Yorkshire Post

Plea to stop spread of industrial estate

Petition over scheme to use 70 acres of farmland

- STUART MINTING LOCAL DEMOCRACY REPORTER ■ Email: yp.newsdesk@ypn.co.uk ■ Twitter: @yorkshirep­ost

HUNDREDS OF residents and traders are calling on a council to abandon its plan to buy 70 acres of farmland for a major expansion of an industrial estate.

They have told Hambleton District Council it should be using taxpayers’ money for essential services.

Almost 500 people signed within days a Leeming Bar Action Group petition pressing the council to drop part of its draft Local Plan to extend “employment land” at the business park,

They are concerned over “creeping urbanisati­on” between Bedale and Northaller­ton.

A Government Inspector is to investigat­e the council’s ambition as part of its Local Plan developmen­t blueprint for the district.

The action group’s members said they had been angered by the Conservati­ve-run authority’s chief executive using emergency coronaviru­s powers to approve negotiatio­ns with eight landowners to buy the site.

The action group had urged the authority, which has allocated £127,000 to progress feasibilit­y and viability work, not to spend additional taxpayers’ money on developing its plan until after the Planning Inspectora­te completes its examinatio­n of the Local Plan.

In submission­s to the Government Inspector, the council’s leader, Coun Mark Robson, has described the expansion of the industrial estate as “a key priority” in the Local Plan to boost the area’s economy.

But numerous residents have condemned the proposed move and some have called for the council to help tackle the number of empty shops in nearby Northaller­ton.

Residents Ann and Brian Thomas objected to the Leeming Bar plan saying high streets needed bringing “back to life”.

They wrote: “More money should be put towards attracting small businesses back into the High Street.

“Reduce the business rates not tempt business to these outer business parks. Rates are far too high, parking charges are killing the High Street!”

Another resident, Neil Reed, said developing 70 acres would see nearby residentia­l areas “swamped by the surroundin­g industry”.

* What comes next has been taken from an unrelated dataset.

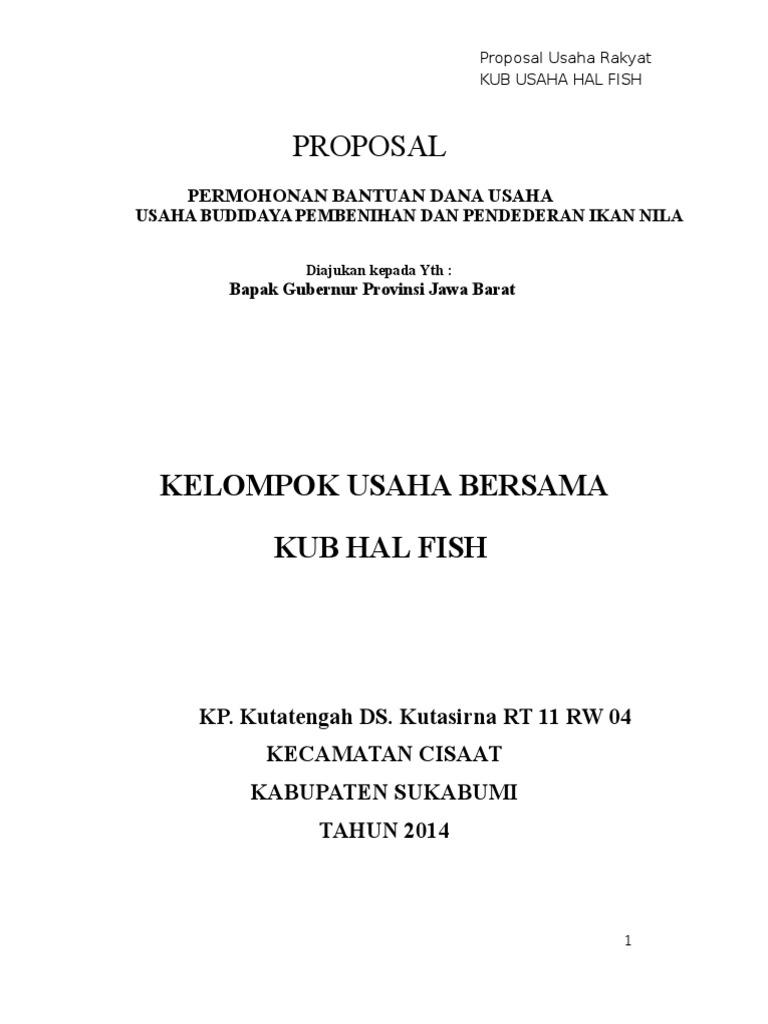 Contoh Proposal Budidaya Ikan Nila Pdf Barisan Contoh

A spokeswoma­n for the action group said the inspector’s initial response to the plan had called into question both the location and the quantity of land which the council “wants to turn into factories, the methodolog­ies used to choose it, and the devastatin­g impact this could have on local residents”.

If signatures on the change. org petition rise to more than 870, the authority’s policy states it will be debated at a meeting at which all councillor­s can attend and the petition organiser would be given five minutes to present the petition.